Bev Davison has studied Huntingtin lowering therapies for nearly 20 years. Her lab published one of the first demonstrations of Huntingtin lowering in a mouse brain. Recently, Davidson’s lab has been conducting work with genome editing tools, including CRISPR/Cas9, which enable researchers to actually modify DNA. They’re developing tools that allow them to use CRISPR/Cas9 to selectively eliminate the mutant HD gene, and not it’s unmutated or “wild type” partner. We’ve covered this approach on HDBuzz before. Davidson’s lab is not working on new CRISPR/Cas9 tools that don’t need to actually cut DNA to lower Huntingtin levels. If it works, this would presumably be much safer than the traditional method. These new tools not only lower Huntingtin in cells without cutting DNA, but are able to do it in a selective way and reduce only mutant Huntingtin. They’re now working on a new technique which should allow them to turn on the CRISPR/Cas9 tools for brief periods of time. It is much better to only have these scissors floating around cells as long as you need them!
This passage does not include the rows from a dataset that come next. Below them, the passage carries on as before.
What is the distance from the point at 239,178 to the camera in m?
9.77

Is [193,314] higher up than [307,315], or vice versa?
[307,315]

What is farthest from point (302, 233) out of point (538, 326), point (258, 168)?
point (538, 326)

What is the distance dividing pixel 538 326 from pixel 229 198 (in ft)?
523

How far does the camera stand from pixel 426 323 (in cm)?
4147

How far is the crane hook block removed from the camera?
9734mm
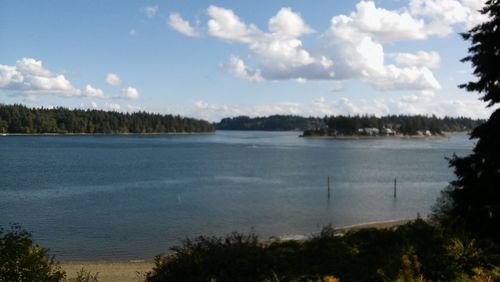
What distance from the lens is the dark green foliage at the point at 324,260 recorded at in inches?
419

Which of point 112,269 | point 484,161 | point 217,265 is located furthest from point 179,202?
point 217,265

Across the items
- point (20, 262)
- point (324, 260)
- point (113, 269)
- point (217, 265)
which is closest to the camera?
point (20, 262)

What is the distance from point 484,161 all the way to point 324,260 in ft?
26.3

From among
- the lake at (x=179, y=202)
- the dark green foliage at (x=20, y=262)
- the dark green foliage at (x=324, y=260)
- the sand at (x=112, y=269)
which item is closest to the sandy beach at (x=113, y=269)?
the sand at (x=112, y=269)

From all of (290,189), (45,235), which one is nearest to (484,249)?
(45,235)

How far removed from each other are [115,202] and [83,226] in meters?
12.3

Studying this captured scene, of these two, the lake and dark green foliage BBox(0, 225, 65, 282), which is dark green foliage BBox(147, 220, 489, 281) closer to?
dark green foliage BBox(0, 225, 65, 282)

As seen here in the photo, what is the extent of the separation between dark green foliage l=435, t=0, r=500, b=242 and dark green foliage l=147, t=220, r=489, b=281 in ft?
13.1

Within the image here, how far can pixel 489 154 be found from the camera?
53.5 ft

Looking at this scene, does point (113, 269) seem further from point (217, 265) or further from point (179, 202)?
point (179, 202)

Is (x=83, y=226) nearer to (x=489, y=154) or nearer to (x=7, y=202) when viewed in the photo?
(x=7, y=202)

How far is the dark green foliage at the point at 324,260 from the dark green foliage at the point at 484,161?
3.99m

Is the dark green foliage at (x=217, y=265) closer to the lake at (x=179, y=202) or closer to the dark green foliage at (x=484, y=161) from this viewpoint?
the dark green foliage at (x=484, y=161)

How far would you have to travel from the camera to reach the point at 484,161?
16.8 m
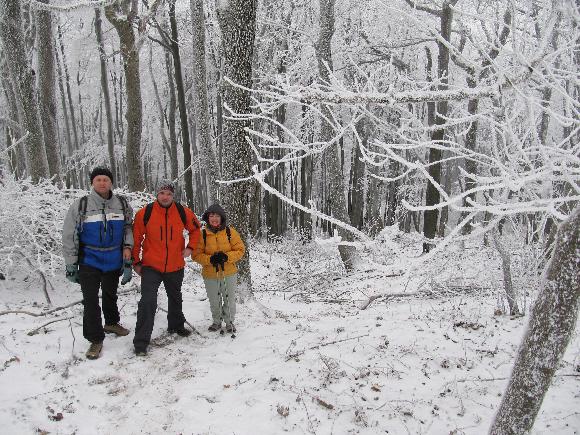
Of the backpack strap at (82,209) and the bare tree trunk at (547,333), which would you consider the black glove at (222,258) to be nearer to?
Result: the backpack strap at (82,209)

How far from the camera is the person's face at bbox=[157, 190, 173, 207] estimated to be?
457cm

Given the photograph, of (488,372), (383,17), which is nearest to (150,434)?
(488,372)

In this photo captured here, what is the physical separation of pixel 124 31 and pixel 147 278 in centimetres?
477

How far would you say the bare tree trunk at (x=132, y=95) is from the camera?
712cm

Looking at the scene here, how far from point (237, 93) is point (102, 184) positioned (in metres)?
2.13

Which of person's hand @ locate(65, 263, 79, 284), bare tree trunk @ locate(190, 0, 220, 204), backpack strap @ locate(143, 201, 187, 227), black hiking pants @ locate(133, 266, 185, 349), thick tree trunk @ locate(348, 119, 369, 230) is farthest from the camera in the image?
thick tree trunk @ locate(348, 119, 369, 230)

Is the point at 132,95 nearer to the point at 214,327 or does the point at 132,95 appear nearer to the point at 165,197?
the point at 165,197

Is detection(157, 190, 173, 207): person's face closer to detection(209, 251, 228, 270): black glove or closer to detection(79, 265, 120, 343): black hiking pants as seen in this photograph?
detection(209, 251, 228, 270): black glove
The final presentation today was from Anu Bhattacharya, of PTC Theraputics, who described a totally different approach to Huntingtin lowering.
PTC’s approach relies on “small molecule” drugs that can be taken as a pill, to target specific genes. They’re doing this for multiple genres, including Huntingtin. This is a dramatically different approach from what was presented earlier today. If it works, PTC’s approach would allow Huntingtin lowering across the whole brain with a simple pill. Bhattacharya explained that PTC’s drug works by selectively flagging the Huntingtin messenger for degradation.
In cells, PTC’s drugs very potently reduce Huntingtin levels. When given orally to mice, the same drug reduces brain levels of Huntingtin by up to 80%. More detailed analysis shows that this lowering is very widespread across the brain. PTC is now optimising these drugs to make sure as much as possible gets into the brain and is available to lower Huntingtin. As this process is ongoing, PTC aims to begin human trials as soon as next year.
The day closed with an interesting panel discussion: “How should the HD community prepare to follow up on the results of the HTT-lowering clinical trials, whether positive or negative?”.
With all the diverse Huntingtin lowering therapies in the clinic or approaching it - it is very important to plan for how we’ll understand all the results that are soon to start pouring in.